Self-administration and decentralization as a public performance of the energy of social order; orchestrating the schizophrenic energies of the public by creating an intimacy of [dis]order on the level of participation—further, both writers use materials that, like Beuys, conduct energy and/or insulate. In his description of “Rubberized Box” (Gummierte Kiste, 1957) he writes,
"The nature of the materials used means this insulation has an elastic quality, softening the rigid form of the box which has nothing to do with minimalism. In addition it is significant that the box is open, which suggests that while everything else in the environment works as a distraction, energy directed towards or flowing from a higher level increases concentration. The mixture of asphalt and rubber on wood functions as a sound insulator, too. Asphalt insulates electric power, while rubber resists blows. With time its elasticity has gone and the surface has hardened, although originally you could knead it."

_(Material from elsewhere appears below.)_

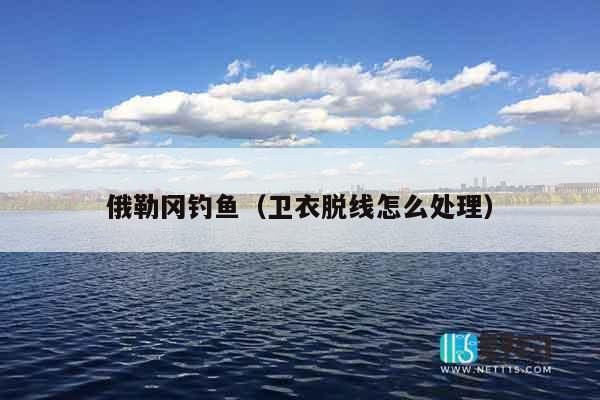 俄勒冈钓鱼（卫衣脱线怎么处理）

Both poems make use of similarly elastic material, language that either conducts or insulates or both. In fact, Goldman’s project reads like a script for public performance, taking the materials of intimate comportment and reading them through the lens of enframement as public fact (read: Social Character). And for Scappettone, the language of the immediate “happening” is decentralized and recommitted to an elasticity that serves both content and sound:
I dredge allegedly
to repair and upgrade the Port of Umm Qasr
I edge a legibly duty free
transrational contract drag
well I pledge alien
lesions will be doled
expensively (not on the cheap)
and not to um miss explosives
who shell
Bechtel by the—that is Shell it by the
shore Bechtel sells
The work here is social sculpture at its most intense: ciphering the din of public immediacy through the person of the disjointed subject only to feed out the information stream as a critique of participation, colored by the guilt of subjectivity. Rather than, like Beuys, taking the energy of social critique to the people, Goldman and Scappettone make a social critique of the people, insulating them by conducting. This work is by all, the product of many subjectivities imbued with shades of public guilt rivaling the varieties of color in second nature “herself.” According to the authors, guilt, abjection, and fear are the very tools by which the human becomes an artist and/or a subject and/or a thing.